A, An and The are called Articles.
**NOTE: Formerly articles were classed as a separate part of speech; but now they are classed as adjective.
01. A and an are called Indefinite Articles, because they do not point out any particular person or thing: a book =any book, a girl = any girl.
**NOTE: An is really the weakened form of one and a is formed from it simply dropping the letter n.
02. “The” is called the Definite Article, because it points to some particular person or thing: the boy= the boy of whom we are speaking or who is known.
03. As a general rule, a Common Noun in the singular number should have an article before it. Thus, we cannot say, “I have seen tiger" we should say, “I have seen a or the tiger."
But a Common Noun in the plural does not require the unless we want to particularize: Boys love games. But, the boys (those already referred to, or those before us) are playing.
04. ‘A’ is used before
a) Consonants: a boy, a word, a B. A.
b) Such vowels as have the sound of ‘yu’:  aewe, a useful thing, a unit, a European, a university, etc.
c) ‘O’ when it is sounded as in ‘one’: such a one, a one taka-note, etc.
05. ‘An’ is used before
a) A vowel: an eye, an idiot, an ox, etc.
b) Consonants beginning with a vowel sound: an M.A.; an M. d., an heir, an honest boy, an hour.
c) Aspirated h, when the accent is on the second syllable: an hotel. Some other words of this class are: habitual, harmonious, heraldic, heroic, heretical, hypothesis.
**NOTE: But, according to Fowler (Dictionary of Modern English Usage) “An was formerly used before an unaccented syllable beginning with h (an historical work); but now that the h is sounded the distinction has become pedantic, and historical should be said and written.”
06. The position of ‘A’ or ‘Am’:
“When there is also another adj.., or adv.., and adj.., a or an precedes it or them: but is follows many, such, what (exclamation) etc. and adjective proceeded by how, so, as or too: what a blessing! Many a long day, how different a fate! too serious a matter and is usually placed between quite and rather and their adjectives, as quite a good hat, rather a quiet fellow.”--Pocket Oxford.
07. a) Generalizing ‘A’ or ‘An’-- A or An is sometimes used before a noun to indicate a class. It is then called the Generalizing ‘A’ or ‘An’: A son should obey his father. An ant is an industrious creature.
b) A used as a Preposition-- He went a-hunting (=on hunting). Rice sells half a seer a (per) taka.
08. Rules for the use of ‘The’
The is used before:
a) The name of rivers (the Hudson River), gulfs (the Persian Gulf), seas (the Black Sea). Mountain ranges (the Himalayas), groups of islands (the Andaman’s), ship (the Victory), newspaper (the New York Times), descriptive geographical names (the Punjab), names of holy books (the Quran)* and names of noted public palaces and important events (The High Court, the Assembly House, the French Revolution, the Reformation).

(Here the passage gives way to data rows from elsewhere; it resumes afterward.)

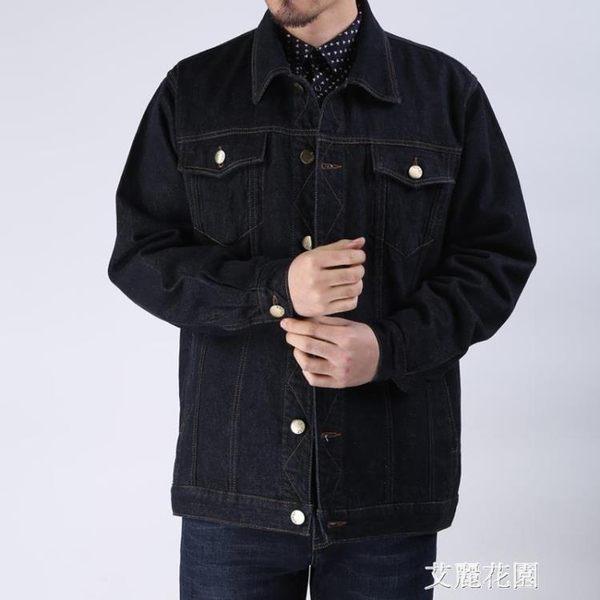 中年男士牛仔電焊工棉料工作服夾克翻領上衣勞保耐磨外套牛仔褂子『艾麗花園』
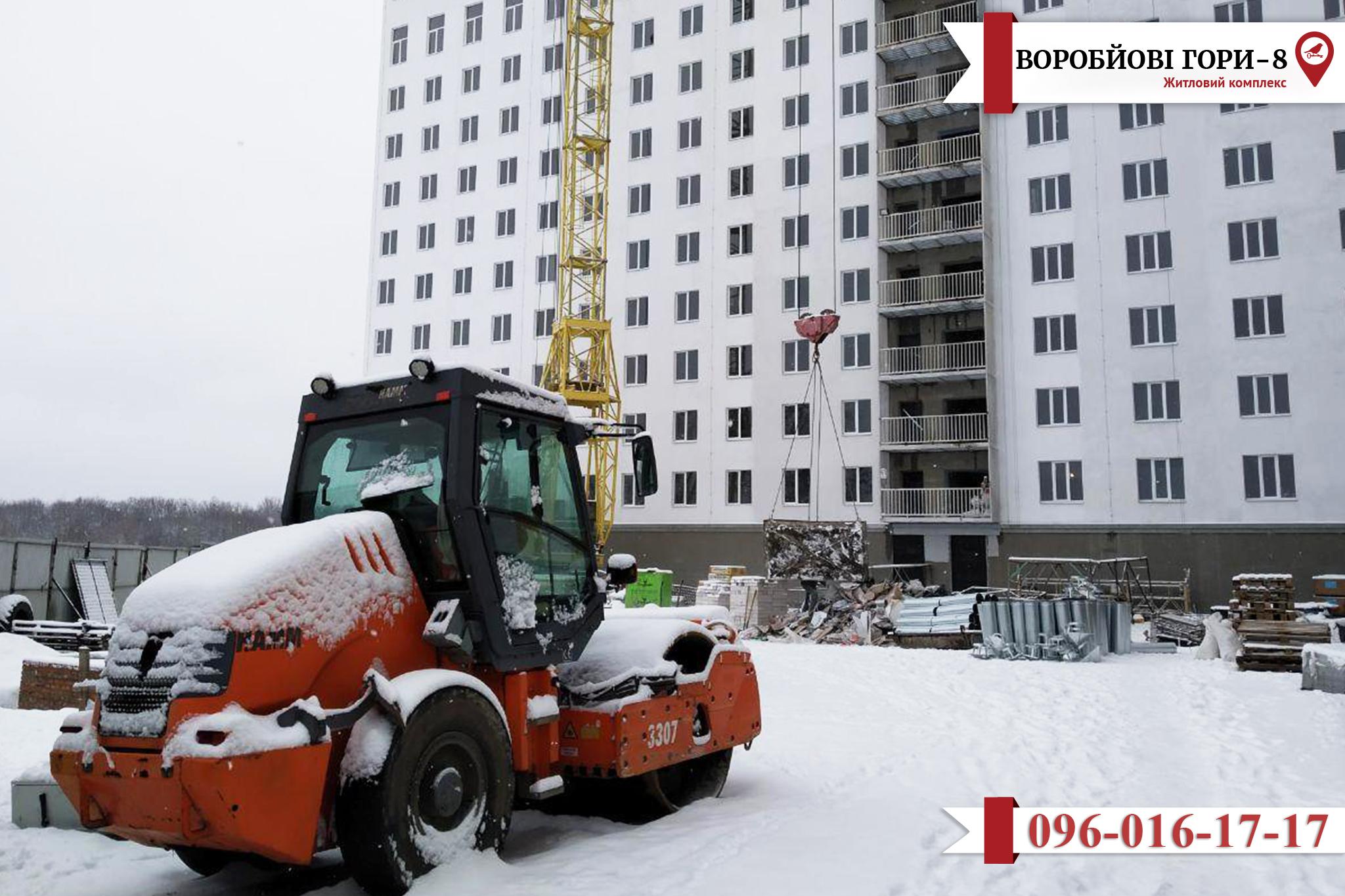 """Як іде будівництво ЖК """"Воробйові гори-8""""?"""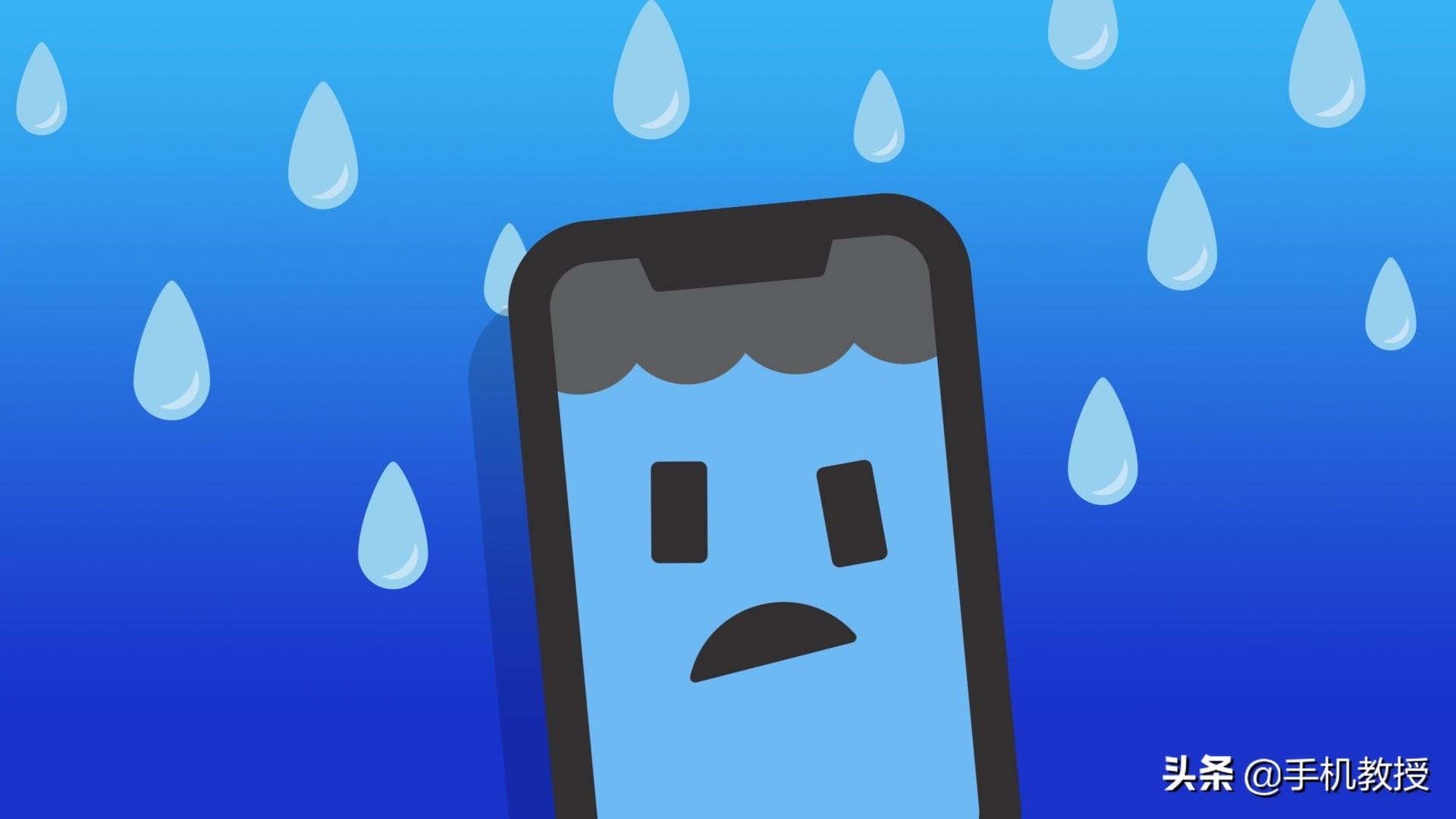 手机屏幕进水了之后有水印怎么办(手机进水水印几天消失)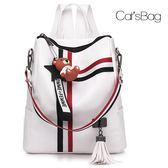 撞色織帶小熊英格蘭時尚二用斜背後背包Catsbag-WX4650829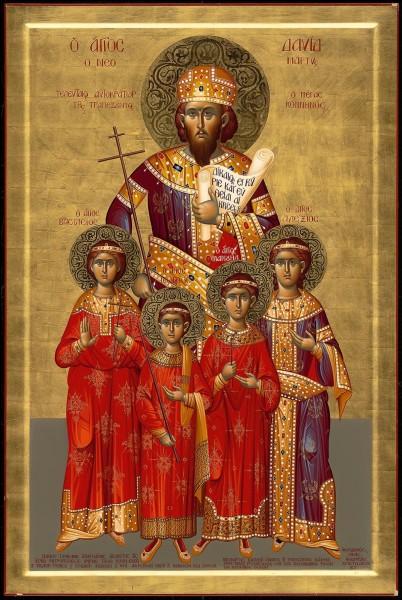 Je fus un état byzantin sur les rives de la mer Noire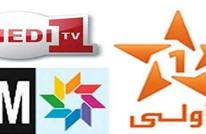 تقرير: المسلسلات التركية أكثر الدراما مشاهدة في المغرب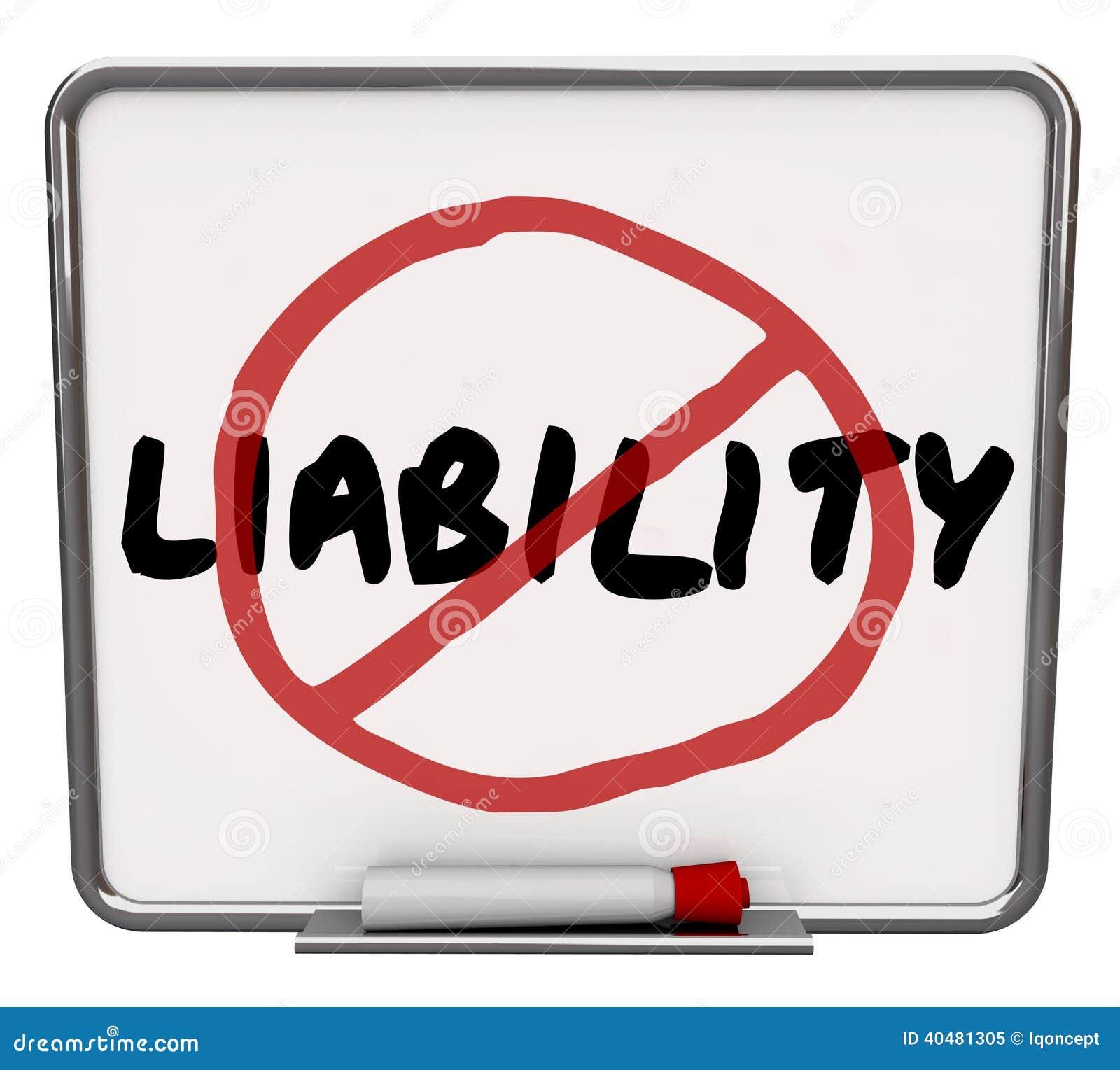 责任不减少风险缓和危险预防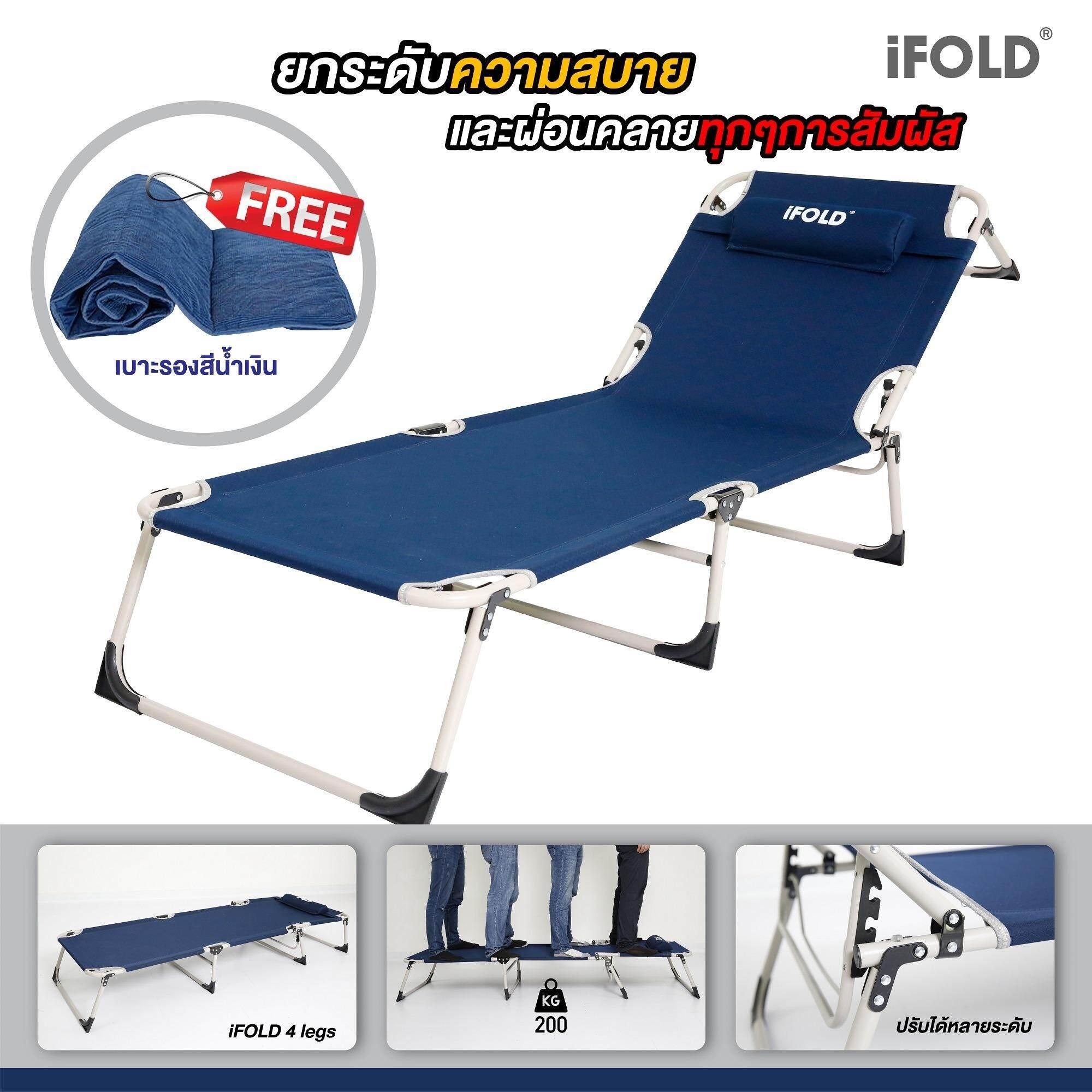 Ifold 4 Legs Blue เตียงสนามแบบพับได้ สีน้ำเงิน แถมเบาะรองนอนสีน้ำเงิน.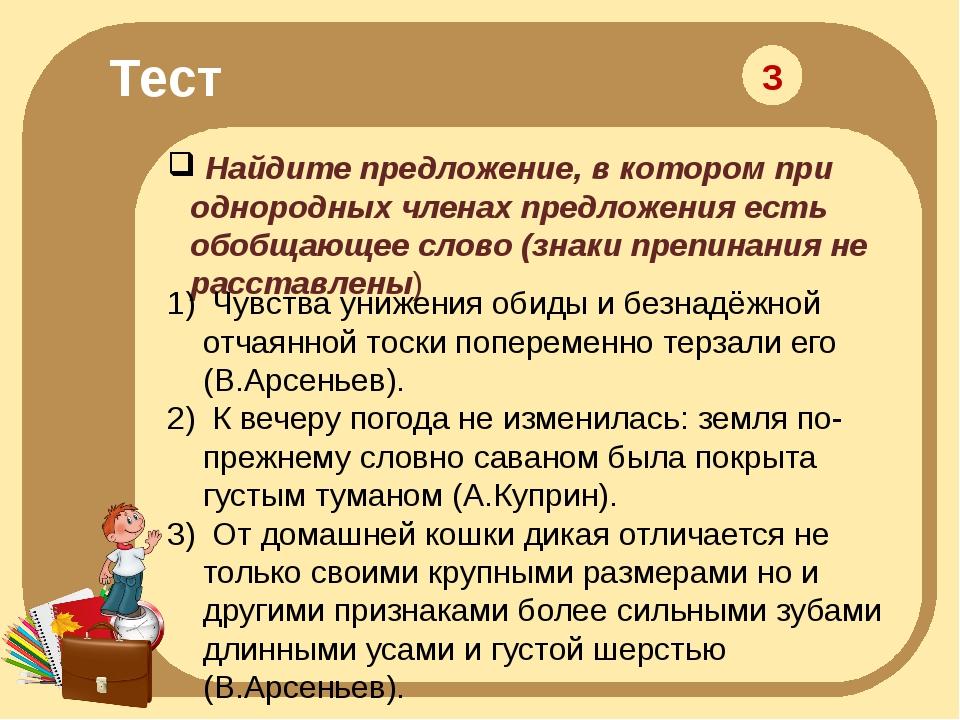 Тест Найдите предложение, в котором при однородных членах предложения есть об...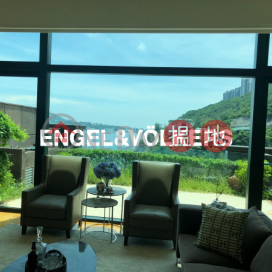 4 Bedroom Luxury Flat for Rent in Stanley|Le Palais(Le Palais)Rental Listings (EVHK14842)_0
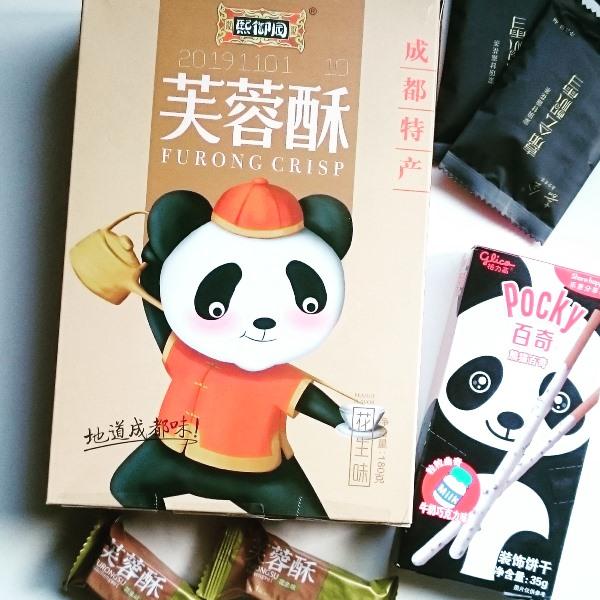 アコレおおみや 中国土産 中国 お菓子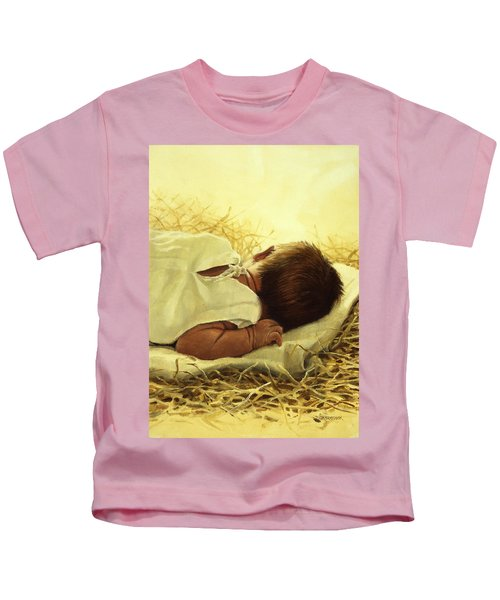 The Gift Of God Kids T-Shirt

b) Date of the month: the 1st June, 2003.
c) Nouns to indicate a profession: He joined the bar or the Church (i. e. became a lawyer or a clergyman).
d) A national name to denote a people collectively the expression having a plural force; “the English (=English people) are industrious. Without the, such a noun indicates the languages of the people; English= the languages of the people of England.
e) Singular is Common Noun to indicate a species or class: The dog is faithful animal.
f) A noun defined by adjective or adjectival phrases and clauses: The black dog. The man that came here yesterday.
g) A Common Noun as a substitute for the Possessive Adjective (Change of Possessive Adjective): I struck him on the (his) head. He Started me is the (my) face.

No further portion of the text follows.